History of Indirect Tax in India: The Journey to GST

Taxes can be broadly classified into two types- direct taxes and indirect taxes. While the former is levied directly on a taxpaying entity’s income or revenue, the latter is levied on a manufacturer/supplier who passes on the liability to the end consumer. Examples of indirect taxes include excise duty, sales tax, entertainment tax, etc. 

In India, indirect taxes were first introduced in India in 1944 to protect British-made goods in the domestic market. After our independence, the Indian Government introduced some new indirect taxes. Today, many of these taxes have been replaced with GST (Goods and Services Tax), a unified and efficient taxation system. 

Now, let us discuss the history of indirect tax in India in detail.

Introduction of Excise Duty

The use of machines to produce fabric became commonplace throughout Europe during the Industrial Revolution in the 1800s. But, production increased to such a level that manufacturers found it challenging to sell their products as there was no demand. In such a situation, they sought to sell British products in the colonial Indian market.

They would soon come into competition with India’s domestic clothing and textile market. Moreover, British products were much more expensive than Indian garments. So why would people buy them? 

To resolve this problem, the British authorities came up with the idea of the very first indirect tax in India- ‘excise duty’. This would bring the prices of Indian hand-made products at par with British machine-manufactured garments and clothes.

It led to the Indian Khadi industry suffering massive losses as consumers opted for the finer machine-manufactured clothes. It was an important reason behind the rising popularity of India’s Swadeshi movement.

Introduction of Customs Duty

A few years after India achieved independence, the newly formed Government of India reintroduced ‘customs duty’, a tax imposed on imported goods to protect Indian products across all sectors. But, the excise duty remained.

The reason behind its introduction was to preserve our country’s forex reserves. When forex reserves dropped to below ₹100 crores in 1965, GOI raised the import duties. When experts saw that the situation was far from improvement, it issued a mandate that only essential items could be imported. Due to this restriction, excise duties became all the more important than customs duties. 

With an increase in its revenue requirements, the Government of India widened the tax base, i.e. more goods were taxed at higher rates. Initially, the focus was on raw materials (for example, steel) and intermediate goods (steel sheets). 

Gradually, taxes were levied on consumer goods as well. The State Governments started collecting sales tax, and road and liquor taxes built up the state revenues. Municipal bodies introduced octroi because they had to increase their resources. 

Given below are some reasons for these changes:

  • Collecting taxes from 4-5 steel manufacturers is much more manageable than 25,000 steel utensil manufacturers.
  • People may consider payment of a finished good tax to be psychologically painful.

The situation stood at this—The Central and State Governments levied taxes on production and sales, and instead of value addition, they were on an ‘ad valorem’ basis. Suppose a steel producer sells steel to a manufacturer at ₹2 lakh, and the applicable tax rate is 15%. 

Then the manufacturer needs to pay ₹2,30,000. If the manufacturer makes steel utensils of ₹2,40,000 and the tax is 10%, then the wholesaler needs to purchase at ₹2,64,000.

^^^^^^^^^^^^^^^^

# APPLY WHAT YOU READ
(1) In the indirect tax history, rewrite the passage from "With an increase" to "goods (steel sheets).", changing "raw materials" to "primary inputs".
(2) Please answer these questions using the indirect tax history:
(a) In what year were indirect taxes first introduced in India?
(b) What tax does the text call the very first indirect tax in India?
(c) In 1965, forex reserves dropped below what amount?
(3) Carry on writing the indirect tax history, picking up after its final sentence.

# DATA EXCERPTS
^^^^^^^^^^^^^^^^

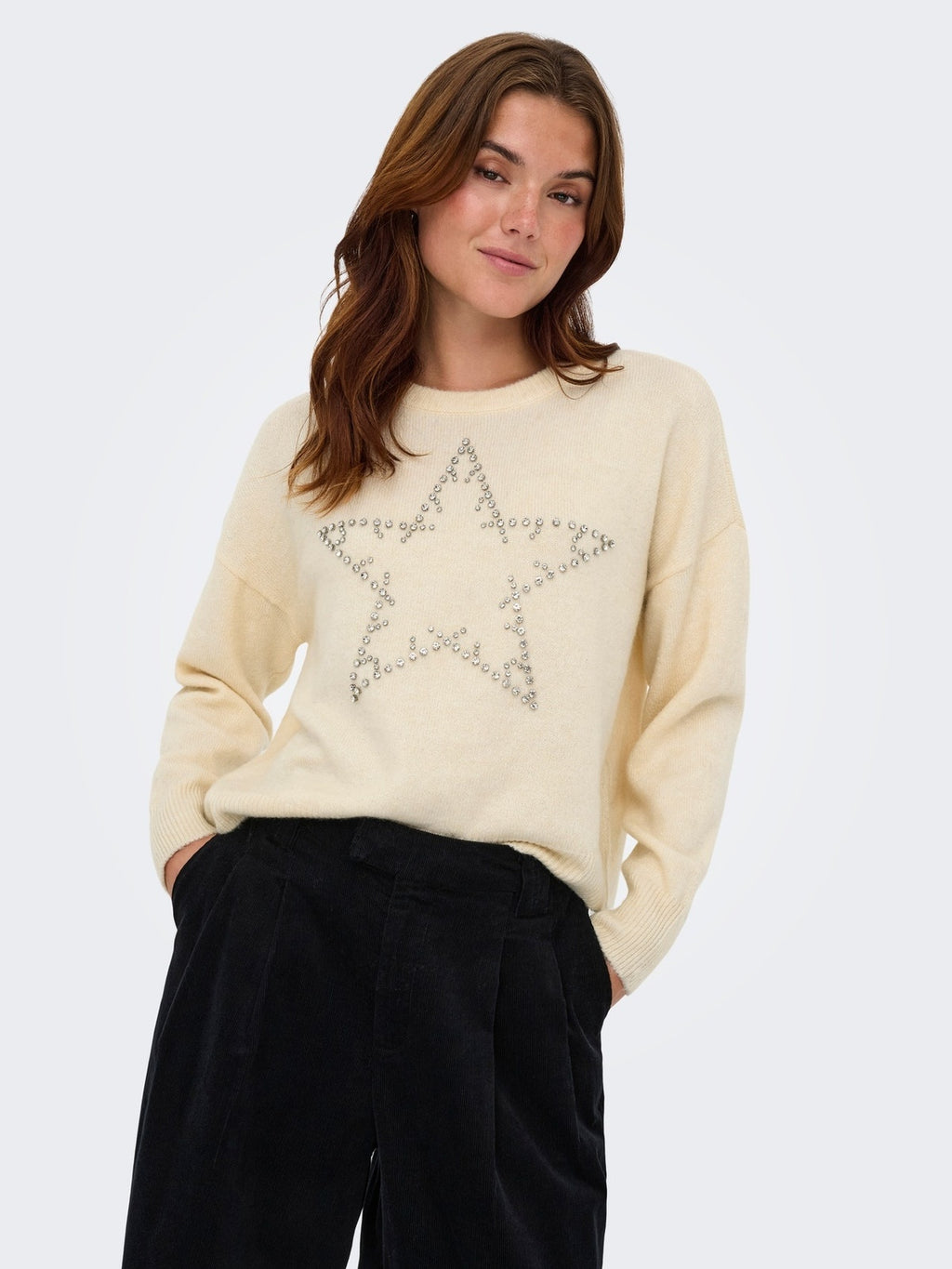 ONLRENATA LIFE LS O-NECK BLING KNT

^^^^^^^^^^^^^^^^

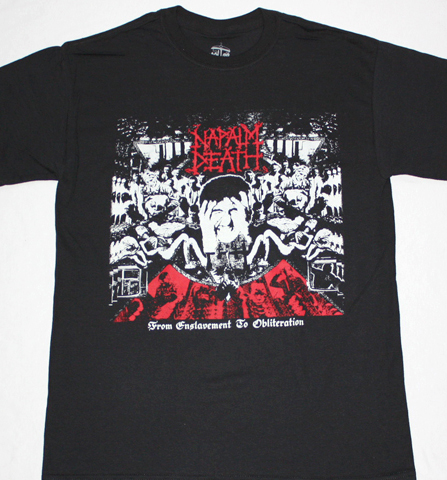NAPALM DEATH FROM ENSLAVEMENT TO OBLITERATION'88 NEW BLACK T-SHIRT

^^^^^^^^^^^^^^^^

# YOUR RESPONSES
(1)
With an increase in its revenue requirements, the Government of India widened the tax base, i.e. more goods were taxed at higher rates. Initially, the focus was on primary inputs (for example, steel) and intermediate goods (steel sheets).

(2)
(a) 1944
(b) Excise duty
(c) ₹100 crores

(3)
This addition of tax at every stage of production increased the consumer’s tax burden. Moreover, the tax rates were quite high.

Issues with the Previous System

Here, let us stop and take into account two important concepts. Please remember that ‘tax on tax’, i.e. addition of taxes at every stage, is called cascading and ‘interest on interest’ is called compounding.

With that in mind, let us discuss the main issues with the previous system of indirect taxation:

  • The most crucial disadvantage was that it created a cascading effect of taxation. 
  • Tax rates were formulated depending on the revenues the Government needed, which led to a situation where even some luxury goods could be tax-free.
  • Businesses could not claim tax relief or credits for the taxes they had already paid while buying materials. As a result, they ended up paying more taxes which often led to a situation where they faced a working capital shortage.
  • As states had different tax rates, often business owners would purchase raw materials from a state with low tax rates and sell their items at a state with higher tax rates. 

For example, If Gujarat has lower tax rates compared to Maharashtra. Then, it was common for a business owner in Maharashtra to purchase raw materials from Surat in Gujarat instead of Pune in Maharashtra.

tax rates in Gujarat

 

India Adopts the VAT Model 

To address these issues, India adopted the VAT (Value Added Tax) model. The underlying concept of this model is that sellers have to collect taxes from buyers and pay the same as per the value added. In simpler words, tax is payable only on the gross profit, not the transaction amount. 

Let us understand this further with an example. Suppose an apparel manufacturer purchases textiles worth ₹500 from a textile maker. He makes a shirt and sells it off to a retailer for ₹1000. No, if VAT is 10%, the clothes-maker will have to pay ₹50 only as a tax instead of ₹100 on the entire transaction value. In this way, the VAT model addressed the problem of cascading to a great effect. 

While VAT sought to reduce the consumer’s tax burden and transform India into a single market, the model translated to lower tax revenues for the Government and a loss of autonomy for the states. Therefore, the Central Government and State Governments made a compromise. Entertainment tax, octroi and other local taxes were kept separate from the new regime. 

However, this measure defeated the most important purpose of VAT which was ‘one nation, one tax’. The States charged their own taxes, interstate taxes were not levied, and there were too many different tax rates all over India.

Introduction of GST 

Although the cascading effect of indirect taxes was addressed somewhat, India was far from formulating its goal of becoming a single market. Gradually, after a lot of political negotiations, GST (Goods and Services Tax) was launched in the country on July 1, 2017. 

GST created a unified taxation system by merging over 17 taxes into a single structure.

More than 17 taxes were merged into this single structure!
More than 17 taxes were merged into this single structure!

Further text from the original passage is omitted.